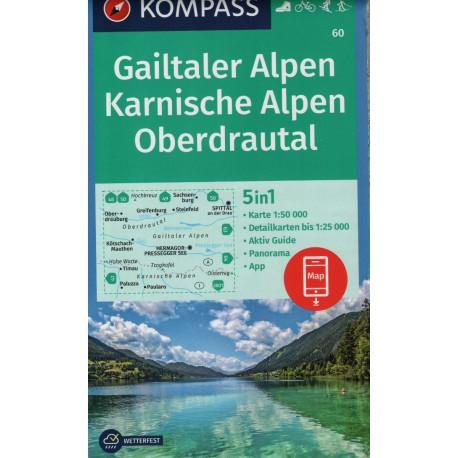 60 Gailtaler Alpen, Karnische Alpen, Oberdrautal  1:50 000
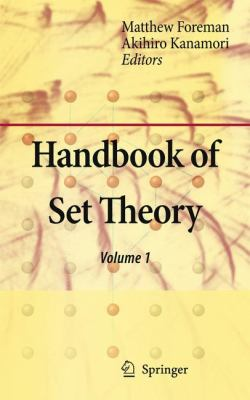 Handbook of Set Theory   2010 9781402048432 Front Cover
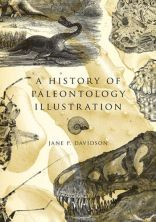 history-of-paleo cover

Your assignment:
Take the listing and print it again exactly, but without any pictures.

Task answer:
 60 Gailtaler Alpen, Karnische Alpen, Oberdrautal  1:50 000
 Handbook of Set Theory   2010 9781402048432 Front Cover
 history-of-paleo cover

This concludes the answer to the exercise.